Enorme, ocupado quase por inteiro por quatro piscinas gigantescas,

retangulares e cheias d’água. O chão e as paredes são revestidos de pequenas pastilhas

azuis, como os ladrilhos das piscinas de antigamente, que param mais ou menos a

um metro do teto descascado e cheio de manchas de umidade. Logo acima da faixa

de ladrilhos, grandes lâmpadas circulares revestidas de grades de ferro projetam

gaiolas gigantescas na superfície das águas.

Chego mais perto com cuidado, sem perder Morgan de vista um segundo.

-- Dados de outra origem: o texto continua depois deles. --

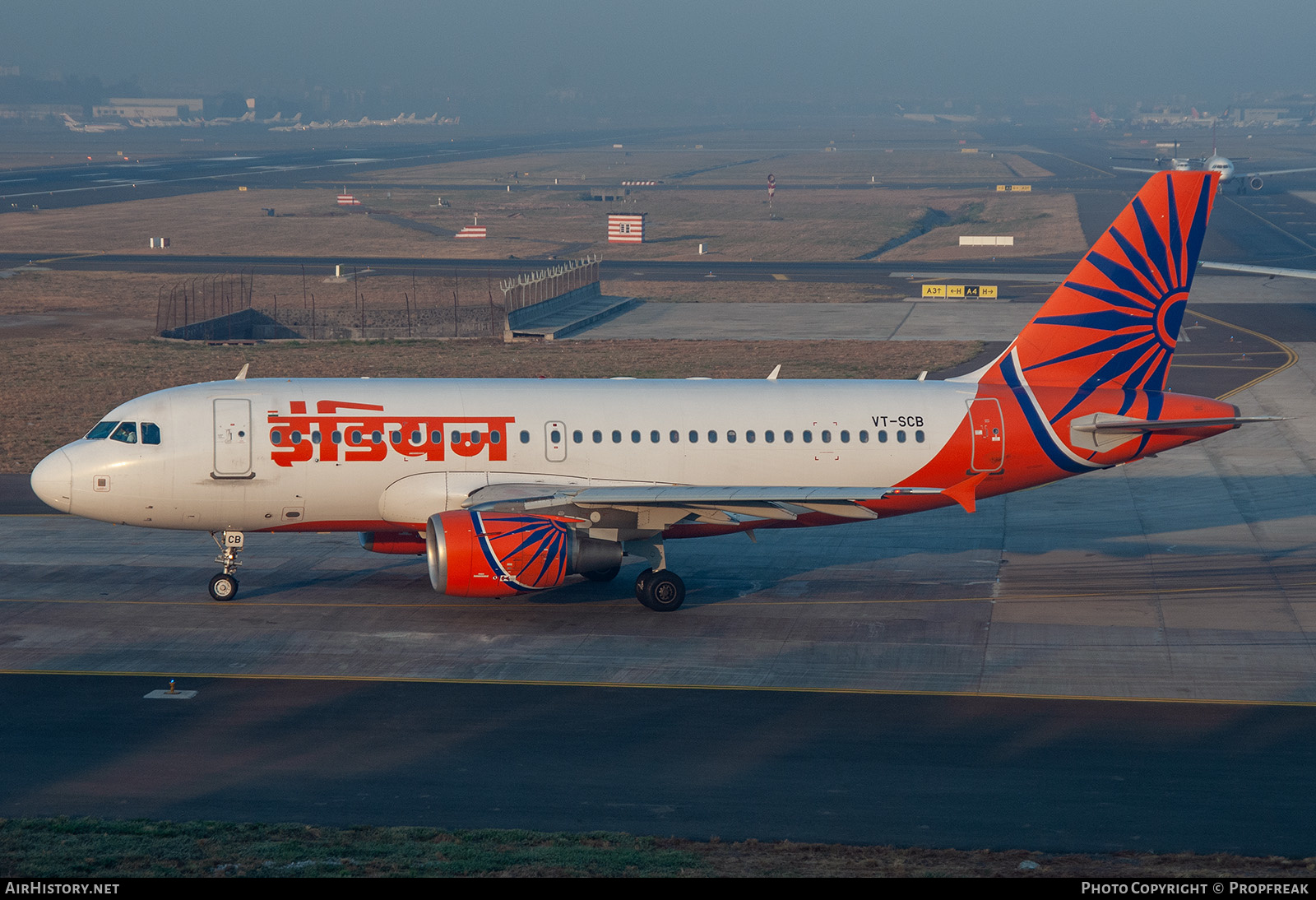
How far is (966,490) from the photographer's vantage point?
31281 mm

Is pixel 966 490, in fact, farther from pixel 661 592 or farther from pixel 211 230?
pixel 211 230

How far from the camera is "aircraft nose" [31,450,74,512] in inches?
1159

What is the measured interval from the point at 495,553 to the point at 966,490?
1183 centimetres

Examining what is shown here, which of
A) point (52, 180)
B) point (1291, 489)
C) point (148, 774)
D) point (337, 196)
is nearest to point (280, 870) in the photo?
point (148, 774)

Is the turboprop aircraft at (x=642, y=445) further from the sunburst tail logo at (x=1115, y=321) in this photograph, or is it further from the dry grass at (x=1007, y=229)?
the dry grass at (x=1007, y=229)

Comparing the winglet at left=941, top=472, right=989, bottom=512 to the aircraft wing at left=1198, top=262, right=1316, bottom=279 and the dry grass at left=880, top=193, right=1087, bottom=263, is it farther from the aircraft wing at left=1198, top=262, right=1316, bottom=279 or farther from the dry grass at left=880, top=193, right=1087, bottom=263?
the dry grass at left=880, top=193, right=1087, bottom=263

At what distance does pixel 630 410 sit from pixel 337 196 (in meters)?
156

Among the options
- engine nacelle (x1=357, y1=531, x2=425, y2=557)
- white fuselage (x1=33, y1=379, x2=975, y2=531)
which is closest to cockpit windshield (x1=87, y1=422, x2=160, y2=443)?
white fuselage (x1=33, y1=379, x2=975, y2=531)

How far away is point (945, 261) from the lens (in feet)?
381

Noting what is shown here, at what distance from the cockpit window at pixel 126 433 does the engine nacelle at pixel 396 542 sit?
233 inches

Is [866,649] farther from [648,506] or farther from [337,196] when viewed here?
[337,196]

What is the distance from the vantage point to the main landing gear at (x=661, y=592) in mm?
29844

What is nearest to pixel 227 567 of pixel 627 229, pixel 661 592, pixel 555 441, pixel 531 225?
pixel 555 441

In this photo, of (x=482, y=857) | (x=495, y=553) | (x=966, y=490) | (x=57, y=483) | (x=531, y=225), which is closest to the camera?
(x=482, y=857)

A superfície da primeira piscina, que fica bem na frente da porta, está coberta

por uma fina camada gelatinosa e esverdeada que parece um gramado depois da

chuva. Flutua imóvel como se embaixo dela ra1mente houvesse terra. Na segunda

piscina, ao contrário, o manto verde se reduz a umas poucas ilhas suspensas num mar

de água escura como petróleo e que parece ter também a consistência oleosa do

petróleo. Também aqui é impossível ver o fundo. À medida que avanço para a

última piscina, noto que o aspecto da água melhora. O cheiro que vem de todas

juntas é forte e nojento, como se centenas de cadáveres estivessem apodrecendo no

fundo da água.

Tenho uma ânsia de vômito tão forte que mal consigo segurar.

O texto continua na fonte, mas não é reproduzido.